Imaginemos que desde que se estableció la primera familia en la Península Ibérica hasta hoy ha trascurrido únicamente un año. En ese año teórico la historia sólo representaría un día. Los restos humanos más antiguos de la provincia de Burgos tienen la friolera de mas de ochocientos mil años (800.000), mientras que la historia comienza aquí hace apenas dos mil cien, cuando los romanos deciden conquistar la Celtiberia. O sea que en nuestra tierra empieza representa la insignificancia de medio día.

¿Qué podemos saber de antes de ese medio día?
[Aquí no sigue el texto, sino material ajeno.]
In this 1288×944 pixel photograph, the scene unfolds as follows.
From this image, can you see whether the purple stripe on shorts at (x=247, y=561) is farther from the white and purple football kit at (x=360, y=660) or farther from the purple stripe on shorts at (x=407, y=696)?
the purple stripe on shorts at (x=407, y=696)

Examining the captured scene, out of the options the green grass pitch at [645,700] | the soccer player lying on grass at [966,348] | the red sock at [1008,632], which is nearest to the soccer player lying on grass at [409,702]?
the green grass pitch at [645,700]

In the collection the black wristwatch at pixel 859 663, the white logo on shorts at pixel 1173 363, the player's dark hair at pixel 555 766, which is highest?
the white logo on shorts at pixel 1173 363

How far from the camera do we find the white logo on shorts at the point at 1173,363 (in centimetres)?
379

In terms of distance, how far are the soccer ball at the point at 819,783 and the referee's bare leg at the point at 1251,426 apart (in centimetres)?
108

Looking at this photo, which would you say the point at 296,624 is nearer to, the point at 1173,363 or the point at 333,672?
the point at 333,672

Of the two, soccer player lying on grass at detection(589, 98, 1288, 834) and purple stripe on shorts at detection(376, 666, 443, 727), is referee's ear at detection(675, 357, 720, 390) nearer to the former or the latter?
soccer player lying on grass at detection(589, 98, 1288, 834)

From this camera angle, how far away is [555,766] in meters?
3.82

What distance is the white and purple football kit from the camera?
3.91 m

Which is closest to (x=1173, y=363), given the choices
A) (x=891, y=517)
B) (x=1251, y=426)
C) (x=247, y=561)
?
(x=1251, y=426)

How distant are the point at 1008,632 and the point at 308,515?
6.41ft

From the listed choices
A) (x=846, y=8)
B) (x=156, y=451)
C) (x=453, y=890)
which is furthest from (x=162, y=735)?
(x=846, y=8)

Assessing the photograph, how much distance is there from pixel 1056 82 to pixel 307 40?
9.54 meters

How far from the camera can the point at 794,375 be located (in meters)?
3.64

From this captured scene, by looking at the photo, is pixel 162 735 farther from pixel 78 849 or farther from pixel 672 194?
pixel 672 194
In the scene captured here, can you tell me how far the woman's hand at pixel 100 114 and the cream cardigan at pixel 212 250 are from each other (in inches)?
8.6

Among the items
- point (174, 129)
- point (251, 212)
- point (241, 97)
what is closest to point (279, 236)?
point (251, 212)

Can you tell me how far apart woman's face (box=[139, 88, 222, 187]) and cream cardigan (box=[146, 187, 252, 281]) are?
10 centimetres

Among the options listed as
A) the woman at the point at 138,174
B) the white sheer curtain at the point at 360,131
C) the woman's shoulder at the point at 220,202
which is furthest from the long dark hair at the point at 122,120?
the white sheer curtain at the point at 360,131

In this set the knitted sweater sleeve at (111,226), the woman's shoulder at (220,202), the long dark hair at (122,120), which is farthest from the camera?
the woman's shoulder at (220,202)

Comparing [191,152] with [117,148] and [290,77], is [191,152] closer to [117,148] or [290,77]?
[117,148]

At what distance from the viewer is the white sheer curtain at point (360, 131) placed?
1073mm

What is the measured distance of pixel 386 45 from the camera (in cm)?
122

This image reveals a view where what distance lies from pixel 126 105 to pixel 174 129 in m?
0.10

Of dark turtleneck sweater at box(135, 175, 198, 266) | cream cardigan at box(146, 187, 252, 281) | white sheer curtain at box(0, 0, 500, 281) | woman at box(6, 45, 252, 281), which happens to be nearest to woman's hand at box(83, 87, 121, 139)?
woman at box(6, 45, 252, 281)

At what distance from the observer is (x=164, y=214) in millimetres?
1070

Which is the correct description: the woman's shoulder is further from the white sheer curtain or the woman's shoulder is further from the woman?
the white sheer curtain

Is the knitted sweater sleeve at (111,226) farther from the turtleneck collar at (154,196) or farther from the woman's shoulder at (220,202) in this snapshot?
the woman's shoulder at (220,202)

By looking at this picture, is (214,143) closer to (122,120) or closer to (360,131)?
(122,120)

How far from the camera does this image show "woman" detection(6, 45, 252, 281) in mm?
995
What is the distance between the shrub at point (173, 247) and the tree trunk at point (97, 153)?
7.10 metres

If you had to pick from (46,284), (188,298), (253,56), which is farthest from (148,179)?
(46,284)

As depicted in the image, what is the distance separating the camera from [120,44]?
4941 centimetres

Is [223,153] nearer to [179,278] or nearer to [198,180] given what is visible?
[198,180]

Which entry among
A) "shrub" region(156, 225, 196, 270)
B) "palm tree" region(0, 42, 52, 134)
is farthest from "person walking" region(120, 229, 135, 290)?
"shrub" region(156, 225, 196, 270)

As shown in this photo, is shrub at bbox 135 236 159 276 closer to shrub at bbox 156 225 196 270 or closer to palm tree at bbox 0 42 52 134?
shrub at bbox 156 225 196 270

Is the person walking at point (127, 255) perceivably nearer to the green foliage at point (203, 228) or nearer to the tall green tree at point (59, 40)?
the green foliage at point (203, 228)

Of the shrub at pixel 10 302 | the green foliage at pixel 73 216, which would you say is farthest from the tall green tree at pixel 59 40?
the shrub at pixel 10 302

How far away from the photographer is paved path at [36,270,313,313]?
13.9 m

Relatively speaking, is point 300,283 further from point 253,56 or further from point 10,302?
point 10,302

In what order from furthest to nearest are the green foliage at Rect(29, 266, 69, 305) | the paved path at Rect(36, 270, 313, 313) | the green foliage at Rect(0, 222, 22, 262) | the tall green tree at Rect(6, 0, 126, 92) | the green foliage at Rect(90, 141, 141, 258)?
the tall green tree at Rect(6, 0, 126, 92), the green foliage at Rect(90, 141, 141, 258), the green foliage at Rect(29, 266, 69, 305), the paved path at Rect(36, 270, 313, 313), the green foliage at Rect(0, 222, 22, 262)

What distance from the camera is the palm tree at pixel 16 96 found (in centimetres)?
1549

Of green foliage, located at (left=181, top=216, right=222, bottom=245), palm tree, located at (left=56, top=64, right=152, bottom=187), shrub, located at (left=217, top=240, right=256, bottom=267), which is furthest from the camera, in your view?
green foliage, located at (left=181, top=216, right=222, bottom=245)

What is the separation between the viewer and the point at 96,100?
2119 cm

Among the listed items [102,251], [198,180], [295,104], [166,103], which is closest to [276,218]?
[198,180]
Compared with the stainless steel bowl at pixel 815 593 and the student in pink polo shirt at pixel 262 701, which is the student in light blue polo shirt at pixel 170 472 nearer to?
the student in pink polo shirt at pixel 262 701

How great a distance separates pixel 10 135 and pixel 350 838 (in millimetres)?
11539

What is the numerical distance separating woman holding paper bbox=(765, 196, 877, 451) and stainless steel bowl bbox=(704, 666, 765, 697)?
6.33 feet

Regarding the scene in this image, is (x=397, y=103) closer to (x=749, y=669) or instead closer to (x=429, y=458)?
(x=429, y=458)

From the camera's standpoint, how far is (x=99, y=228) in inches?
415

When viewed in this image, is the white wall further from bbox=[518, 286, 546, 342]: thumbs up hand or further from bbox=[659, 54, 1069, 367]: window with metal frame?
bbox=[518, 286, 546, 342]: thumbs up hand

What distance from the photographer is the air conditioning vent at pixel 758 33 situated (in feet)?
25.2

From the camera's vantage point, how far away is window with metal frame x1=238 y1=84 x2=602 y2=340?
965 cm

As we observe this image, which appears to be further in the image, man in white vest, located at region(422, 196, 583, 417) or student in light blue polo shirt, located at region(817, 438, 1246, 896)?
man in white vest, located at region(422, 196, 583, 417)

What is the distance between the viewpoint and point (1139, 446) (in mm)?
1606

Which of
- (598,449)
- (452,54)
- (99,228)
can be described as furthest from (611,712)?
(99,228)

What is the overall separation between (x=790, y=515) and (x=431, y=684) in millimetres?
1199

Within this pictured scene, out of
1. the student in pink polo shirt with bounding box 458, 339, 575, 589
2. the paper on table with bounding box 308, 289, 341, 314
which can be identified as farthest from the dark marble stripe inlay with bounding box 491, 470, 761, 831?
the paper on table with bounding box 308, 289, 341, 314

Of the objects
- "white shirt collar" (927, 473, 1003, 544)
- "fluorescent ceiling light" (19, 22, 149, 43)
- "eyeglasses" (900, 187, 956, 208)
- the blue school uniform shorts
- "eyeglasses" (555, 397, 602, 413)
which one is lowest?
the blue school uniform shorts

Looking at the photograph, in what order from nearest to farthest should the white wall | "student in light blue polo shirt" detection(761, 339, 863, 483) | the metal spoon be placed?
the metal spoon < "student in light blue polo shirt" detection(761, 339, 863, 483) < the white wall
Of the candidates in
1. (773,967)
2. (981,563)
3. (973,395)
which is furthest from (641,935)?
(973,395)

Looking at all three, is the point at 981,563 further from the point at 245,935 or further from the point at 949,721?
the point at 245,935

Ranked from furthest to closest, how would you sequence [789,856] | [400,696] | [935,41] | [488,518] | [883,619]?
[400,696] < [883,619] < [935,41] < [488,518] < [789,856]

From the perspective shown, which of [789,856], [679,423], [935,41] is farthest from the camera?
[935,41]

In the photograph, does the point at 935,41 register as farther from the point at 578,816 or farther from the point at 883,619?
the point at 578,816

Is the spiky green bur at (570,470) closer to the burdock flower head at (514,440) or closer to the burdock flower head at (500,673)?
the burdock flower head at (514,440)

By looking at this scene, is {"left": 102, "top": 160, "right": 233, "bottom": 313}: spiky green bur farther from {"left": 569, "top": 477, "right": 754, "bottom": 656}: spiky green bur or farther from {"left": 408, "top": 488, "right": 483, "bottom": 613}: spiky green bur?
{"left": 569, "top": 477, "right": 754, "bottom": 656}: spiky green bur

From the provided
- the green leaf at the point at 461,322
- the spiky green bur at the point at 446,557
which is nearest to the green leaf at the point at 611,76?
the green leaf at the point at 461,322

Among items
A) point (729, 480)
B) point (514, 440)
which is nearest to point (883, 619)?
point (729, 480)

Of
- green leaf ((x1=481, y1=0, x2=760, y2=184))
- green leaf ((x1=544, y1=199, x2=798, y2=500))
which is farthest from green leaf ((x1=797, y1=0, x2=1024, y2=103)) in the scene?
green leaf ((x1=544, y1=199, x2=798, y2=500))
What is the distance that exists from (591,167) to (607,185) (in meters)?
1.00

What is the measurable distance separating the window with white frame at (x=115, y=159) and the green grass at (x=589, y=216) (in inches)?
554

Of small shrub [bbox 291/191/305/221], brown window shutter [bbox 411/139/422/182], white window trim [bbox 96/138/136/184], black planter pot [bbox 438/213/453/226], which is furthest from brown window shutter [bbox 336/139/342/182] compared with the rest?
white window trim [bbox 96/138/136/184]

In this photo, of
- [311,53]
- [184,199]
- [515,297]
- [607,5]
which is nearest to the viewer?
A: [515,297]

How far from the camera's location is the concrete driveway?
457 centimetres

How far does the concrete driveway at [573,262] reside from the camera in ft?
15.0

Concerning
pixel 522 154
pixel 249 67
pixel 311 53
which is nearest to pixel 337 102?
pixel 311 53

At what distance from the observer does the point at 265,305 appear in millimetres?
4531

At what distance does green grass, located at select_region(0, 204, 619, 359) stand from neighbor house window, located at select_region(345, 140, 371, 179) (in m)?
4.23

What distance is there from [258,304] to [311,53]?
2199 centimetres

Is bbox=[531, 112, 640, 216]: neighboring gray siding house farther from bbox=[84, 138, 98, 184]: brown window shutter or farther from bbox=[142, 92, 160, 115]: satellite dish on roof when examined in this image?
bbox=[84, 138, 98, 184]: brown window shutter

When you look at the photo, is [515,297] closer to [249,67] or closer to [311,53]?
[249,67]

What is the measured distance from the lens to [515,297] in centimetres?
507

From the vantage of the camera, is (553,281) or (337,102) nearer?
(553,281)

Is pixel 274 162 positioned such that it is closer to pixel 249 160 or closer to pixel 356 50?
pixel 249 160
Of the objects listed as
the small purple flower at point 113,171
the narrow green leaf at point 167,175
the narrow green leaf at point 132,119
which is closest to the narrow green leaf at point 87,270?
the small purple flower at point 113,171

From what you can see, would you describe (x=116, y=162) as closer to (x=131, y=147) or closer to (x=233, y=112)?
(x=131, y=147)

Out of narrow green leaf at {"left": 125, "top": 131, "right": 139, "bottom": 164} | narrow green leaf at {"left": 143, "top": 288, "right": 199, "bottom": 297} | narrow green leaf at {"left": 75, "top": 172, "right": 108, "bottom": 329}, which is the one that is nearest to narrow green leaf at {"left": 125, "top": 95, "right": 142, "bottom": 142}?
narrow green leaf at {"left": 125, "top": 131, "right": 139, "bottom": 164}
Mucho más de lo que a simple vista pudiera parecer: sabemos como vivían, como se organizaban, como eran sus viviendas, lo que comían y lo que bebían, quienes eran sus dioses y hasta como danzaban. Y todo ello gracias a las noticias de los historiadores y geógrafos romanos, a los tratados de paz tras cada guerra, a la arqueología, a la numismática y a los nombres que han llegado hasta nosotros, sobre todo en la toponimia.